What is expected =>
Rewrite the listing from the line containing "Within this presented" through the end of the listing, replacing "image-capturing position" with "camera position" and leaving everything else as it is.

Dataset items =>
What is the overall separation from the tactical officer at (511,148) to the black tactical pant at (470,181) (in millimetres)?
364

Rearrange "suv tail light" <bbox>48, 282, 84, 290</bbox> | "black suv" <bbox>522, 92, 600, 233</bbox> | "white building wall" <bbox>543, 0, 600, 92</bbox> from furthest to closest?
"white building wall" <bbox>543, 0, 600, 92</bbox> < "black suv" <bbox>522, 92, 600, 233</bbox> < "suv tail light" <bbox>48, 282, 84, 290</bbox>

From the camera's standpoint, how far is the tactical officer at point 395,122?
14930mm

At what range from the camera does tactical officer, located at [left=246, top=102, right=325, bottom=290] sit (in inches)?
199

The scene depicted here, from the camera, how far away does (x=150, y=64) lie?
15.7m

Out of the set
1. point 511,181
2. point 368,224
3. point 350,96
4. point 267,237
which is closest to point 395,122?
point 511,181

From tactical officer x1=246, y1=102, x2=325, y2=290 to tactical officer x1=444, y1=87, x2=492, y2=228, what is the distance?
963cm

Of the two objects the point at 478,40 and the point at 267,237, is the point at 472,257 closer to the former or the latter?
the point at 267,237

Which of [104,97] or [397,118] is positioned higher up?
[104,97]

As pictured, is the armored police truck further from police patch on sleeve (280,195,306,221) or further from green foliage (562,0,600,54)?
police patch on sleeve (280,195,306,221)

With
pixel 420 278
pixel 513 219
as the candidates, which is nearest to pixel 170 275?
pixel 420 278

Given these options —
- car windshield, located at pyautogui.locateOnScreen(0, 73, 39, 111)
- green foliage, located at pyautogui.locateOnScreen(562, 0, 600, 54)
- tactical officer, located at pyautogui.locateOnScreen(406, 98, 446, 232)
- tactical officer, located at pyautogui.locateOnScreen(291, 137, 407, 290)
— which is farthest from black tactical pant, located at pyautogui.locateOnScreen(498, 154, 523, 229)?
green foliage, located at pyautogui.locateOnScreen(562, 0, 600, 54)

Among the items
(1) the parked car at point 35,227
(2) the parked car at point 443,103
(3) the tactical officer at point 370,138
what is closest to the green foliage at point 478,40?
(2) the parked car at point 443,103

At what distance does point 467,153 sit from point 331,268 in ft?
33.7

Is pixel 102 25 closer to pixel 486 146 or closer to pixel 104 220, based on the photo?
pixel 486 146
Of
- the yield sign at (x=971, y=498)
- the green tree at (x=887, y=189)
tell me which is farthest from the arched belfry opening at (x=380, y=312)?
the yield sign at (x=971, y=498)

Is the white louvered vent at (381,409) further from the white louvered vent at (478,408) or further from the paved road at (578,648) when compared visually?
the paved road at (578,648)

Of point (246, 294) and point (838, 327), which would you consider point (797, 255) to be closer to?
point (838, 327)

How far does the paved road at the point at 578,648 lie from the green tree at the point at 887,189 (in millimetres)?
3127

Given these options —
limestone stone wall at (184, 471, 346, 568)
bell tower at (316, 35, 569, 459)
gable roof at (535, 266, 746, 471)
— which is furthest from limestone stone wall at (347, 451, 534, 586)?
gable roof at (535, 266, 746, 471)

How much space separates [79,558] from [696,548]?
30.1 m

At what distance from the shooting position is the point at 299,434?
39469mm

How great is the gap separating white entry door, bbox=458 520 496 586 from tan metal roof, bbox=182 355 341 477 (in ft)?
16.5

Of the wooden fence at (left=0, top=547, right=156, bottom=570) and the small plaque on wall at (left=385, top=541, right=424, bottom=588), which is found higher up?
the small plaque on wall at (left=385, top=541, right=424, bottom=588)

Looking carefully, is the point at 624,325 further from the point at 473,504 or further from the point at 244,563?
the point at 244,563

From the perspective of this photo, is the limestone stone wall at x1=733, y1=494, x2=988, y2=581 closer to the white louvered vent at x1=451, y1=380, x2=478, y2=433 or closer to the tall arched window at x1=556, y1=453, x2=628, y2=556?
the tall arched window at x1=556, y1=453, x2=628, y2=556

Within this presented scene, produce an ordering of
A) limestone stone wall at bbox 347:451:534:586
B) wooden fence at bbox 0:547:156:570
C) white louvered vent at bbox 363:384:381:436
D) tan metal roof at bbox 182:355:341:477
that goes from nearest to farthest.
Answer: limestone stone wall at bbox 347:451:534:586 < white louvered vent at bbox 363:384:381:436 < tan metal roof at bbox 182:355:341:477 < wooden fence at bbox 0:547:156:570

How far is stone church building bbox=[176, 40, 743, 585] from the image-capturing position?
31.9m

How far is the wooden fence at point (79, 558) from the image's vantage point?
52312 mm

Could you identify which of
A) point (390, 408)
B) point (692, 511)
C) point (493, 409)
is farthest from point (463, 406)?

Solution for this problem =>
Within this presented scene, produce an ordering of
A) limestone stone wall at bbox 347:451:534:586
B) wooden fence at bbox 0:547:156:570
C) white louvered vent at bbox 363:384:381:436
D) tan metal roof at bbox 182:355:341:477
that goes from nearest to farthest.
Answer: limestone stone wall at bbox 347:451:534:586 < white louvered vent at bbox 363:384:381:436 < tan metal roof at bbox 182:355:341:477 < wooden fence at bbox 0:547:156:570

How far is stone church building bbox=[176, 40, 743, 585] from the camera position?
31.9m

How far is the wooden fence at point (79, 558) from the image's vantage point?
52312 mm

Could you identify which of
A) point (390, 408)
B) point (692, 511)
C) point (493, 409)
is farthest from point (463, 406)?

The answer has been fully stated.